Ecco, scompare. Un'ombra, lentamente, inghiottita nella nebbia. E' un mare, sì, illuminato da fari che paiono approdi lontani. Un mondo metafisico. Cammino come sul ciglio di un ponte che sovrasta la città intera, laggiù, linee di luce tra gli edifici eleganti ed il riflesso dell'acqua condensata sulle superfici. Potrebbe essere un sogno, chissà, o un'avventura, in un mondo lontano che sembra quasi proiezione dell'anima, una discesa dolce in punta di piedi laddove i rumori giungono ovattati e sembra di palpare l'aria con le mani, quando l'afferrano, prima di riaprirle e trovarle bagnate di una goccia d'acqua. Ecco, riappare. La luce, che si riflette sulla strada bagnata, ed ombre sfocate dalla pioggia si muovono su riflessi arpeggiati. La luce, che si pretende da una parte all'altra della città, sull'acqua scura e silenziosa, come dovesse muoversi con la stessa eleganza che appariene ai suoi argini. La luce, che sfonda le finestre delle taverne, vocio contnuo tra le panche e gli infissi di legno, e le pitture alle pareti. Fumo e profumo, un soffio caldo che spegne una folata di vento.
Ho abbandonato le rive del fiume. Pochi minuti, la mezzanotte, i fuochi sparati da una riva e dall'altra. Si riflettevano nell'acqua, seguivano traiettorie impreviste, o esplodevano in aria illuminando i tetti scuri ed il profilo aguzzo di un campanile o da lontano, il profilo della rocca e la fortezza impiantatavi in cima. Non fa freddo. E sulla pelle c'é ancora il calore della taverna, nel sangue il vino caldo aromatizzato. Da una piazzetta all'altra si sciolgono musiche o si danza su ciò che resta della pista di pattinaggio. Aspettando le note di un valzer, domani, tra rosso velluto e stucchi dorati. La mezzanotte é passata. E come la musica suonasse quel vazer, una coppia danza nel buio sul ciglio di un marciapiede; ombre danzanti, infatti, come fiamme di gioia.

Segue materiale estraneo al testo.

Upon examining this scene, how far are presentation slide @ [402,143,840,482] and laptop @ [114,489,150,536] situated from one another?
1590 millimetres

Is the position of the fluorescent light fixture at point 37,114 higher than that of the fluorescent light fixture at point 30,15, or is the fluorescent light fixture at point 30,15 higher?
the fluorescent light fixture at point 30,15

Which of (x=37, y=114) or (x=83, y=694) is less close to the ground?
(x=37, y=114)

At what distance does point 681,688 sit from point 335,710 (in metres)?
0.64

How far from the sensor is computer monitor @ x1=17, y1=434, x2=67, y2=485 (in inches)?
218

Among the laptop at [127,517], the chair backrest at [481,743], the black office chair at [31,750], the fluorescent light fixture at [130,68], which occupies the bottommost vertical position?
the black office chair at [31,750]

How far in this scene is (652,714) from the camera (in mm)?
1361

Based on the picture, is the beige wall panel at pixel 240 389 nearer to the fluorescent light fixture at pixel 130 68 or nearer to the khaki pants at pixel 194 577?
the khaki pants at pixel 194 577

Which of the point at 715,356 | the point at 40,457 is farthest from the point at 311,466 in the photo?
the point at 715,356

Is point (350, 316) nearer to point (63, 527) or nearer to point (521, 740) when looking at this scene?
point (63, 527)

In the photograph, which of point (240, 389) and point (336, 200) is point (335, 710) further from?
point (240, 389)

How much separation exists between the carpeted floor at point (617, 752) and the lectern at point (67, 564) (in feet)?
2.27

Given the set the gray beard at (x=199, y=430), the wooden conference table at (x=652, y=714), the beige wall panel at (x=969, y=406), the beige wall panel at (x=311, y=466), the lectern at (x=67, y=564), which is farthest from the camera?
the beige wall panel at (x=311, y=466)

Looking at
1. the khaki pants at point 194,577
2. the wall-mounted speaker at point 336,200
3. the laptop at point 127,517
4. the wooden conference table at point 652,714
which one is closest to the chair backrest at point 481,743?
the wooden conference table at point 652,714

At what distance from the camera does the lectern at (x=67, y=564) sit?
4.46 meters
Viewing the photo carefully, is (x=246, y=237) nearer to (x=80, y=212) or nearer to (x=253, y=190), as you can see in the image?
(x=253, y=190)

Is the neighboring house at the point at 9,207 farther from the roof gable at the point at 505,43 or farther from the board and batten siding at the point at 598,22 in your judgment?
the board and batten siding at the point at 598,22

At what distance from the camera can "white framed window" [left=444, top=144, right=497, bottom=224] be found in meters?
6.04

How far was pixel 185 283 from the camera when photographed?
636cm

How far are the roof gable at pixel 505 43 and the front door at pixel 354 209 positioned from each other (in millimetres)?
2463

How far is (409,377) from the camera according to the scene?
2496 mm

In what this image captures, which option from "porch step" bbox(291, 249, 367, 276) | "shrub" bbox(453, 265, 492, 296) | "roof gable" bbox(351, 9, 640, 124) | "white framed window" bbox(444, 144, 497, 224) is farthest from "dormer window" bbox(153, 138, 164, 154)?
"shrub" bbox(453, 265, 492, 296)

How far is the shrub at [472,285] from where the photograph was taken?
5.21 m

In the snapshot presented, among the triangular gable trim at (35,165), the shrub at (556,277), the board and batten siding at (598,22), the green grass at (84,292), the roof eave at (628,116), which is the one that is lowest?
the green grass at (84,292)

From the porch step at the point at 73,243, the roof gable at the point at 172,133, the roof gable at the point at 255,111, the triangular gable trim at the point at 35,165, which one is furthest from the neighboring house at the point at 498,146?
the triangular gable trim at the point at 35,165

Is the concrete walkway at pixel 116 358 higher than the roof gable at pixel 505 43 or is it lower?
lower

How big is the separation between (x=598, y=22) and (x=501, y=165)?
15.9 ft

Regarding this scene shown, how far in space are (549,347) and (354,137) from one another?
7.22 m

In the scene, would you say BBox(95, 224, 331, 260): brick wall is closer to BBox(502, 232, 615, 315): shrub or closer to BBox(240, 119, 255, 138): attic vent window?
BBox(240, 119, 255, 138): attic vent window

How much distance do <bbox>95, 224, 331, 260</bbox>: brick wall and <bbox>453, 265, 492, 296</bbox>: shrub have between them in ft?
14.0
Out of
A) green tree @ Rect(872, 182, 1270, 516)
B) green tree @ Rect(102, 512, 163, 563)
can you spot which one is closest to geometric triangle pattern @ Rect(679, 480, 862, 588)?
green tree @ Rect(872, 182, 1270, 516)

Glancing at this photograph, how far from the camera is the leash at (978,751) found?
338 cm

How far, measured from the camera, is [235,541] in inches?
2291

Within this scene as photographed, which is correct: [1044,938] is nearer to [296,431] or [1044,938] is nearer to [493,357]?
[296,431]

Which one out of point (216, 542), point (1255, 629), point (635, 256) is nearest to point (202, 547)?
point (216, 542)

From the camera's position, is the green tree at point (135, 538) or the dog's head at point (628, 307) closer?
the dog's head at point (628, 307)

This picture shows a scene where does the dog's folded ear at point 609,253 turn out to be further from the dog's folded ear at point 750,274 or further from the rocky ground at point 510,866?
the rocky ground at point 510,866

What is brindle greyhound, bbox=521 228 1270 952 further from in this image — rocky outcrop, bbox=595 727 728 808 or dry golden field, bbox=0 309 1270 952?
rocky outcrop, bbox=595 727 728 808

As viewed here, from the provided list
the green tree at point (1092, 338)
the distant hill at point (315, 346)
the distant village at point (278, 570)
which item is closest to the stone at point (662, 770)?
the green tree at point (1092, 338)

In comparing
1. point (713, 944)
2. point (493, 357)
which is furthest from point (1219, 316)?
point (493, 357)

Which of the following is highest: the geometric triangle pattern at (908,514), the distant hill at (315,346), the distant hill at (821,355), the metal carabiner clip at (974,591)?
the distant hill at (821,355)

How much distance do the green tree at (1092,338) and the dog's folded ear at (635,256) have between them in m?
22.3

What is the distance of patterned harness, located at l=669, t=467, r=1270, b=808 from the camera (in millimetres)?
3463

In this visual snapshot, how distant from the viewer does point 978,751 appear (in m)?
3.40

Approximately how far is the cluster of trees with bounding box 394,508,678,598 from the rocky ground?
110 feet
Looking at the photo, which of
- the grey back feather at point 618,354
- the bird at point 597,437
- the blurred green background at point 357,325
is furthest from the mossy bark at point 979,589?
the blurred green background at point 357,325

Ci siamo svegliati per la partenza. Ed abbiamo trovato quella neve che mancava. Tra silenzio e poesia. Ed anche il freddo crescente della sera prima appare lontano. Guida, su strade pulite, linee che entrano in un paesaggio che quasi sembra incantato. Paesini, casette ed alberi coperti di bianco. Immobile o quasi. E' così che si arriva in questo luogo, quasi sospeo come un'isola misteriosa, che sia uscita da un'immagine epica, un'impressione romantica o da un racconto gotico. Silenziosa ed irraggiungibile, attraverso uno specchio che scintilla di cielo, di neve, di montagna. Quasi tornare, ad un anno di distanza, in un luogo simile, un profilo familiare, una camminata gelata. Quasi tornare, quasi per caso, laddove una finestra si é aperta tra le montagne ed il cielo ha raccolto sulla terra.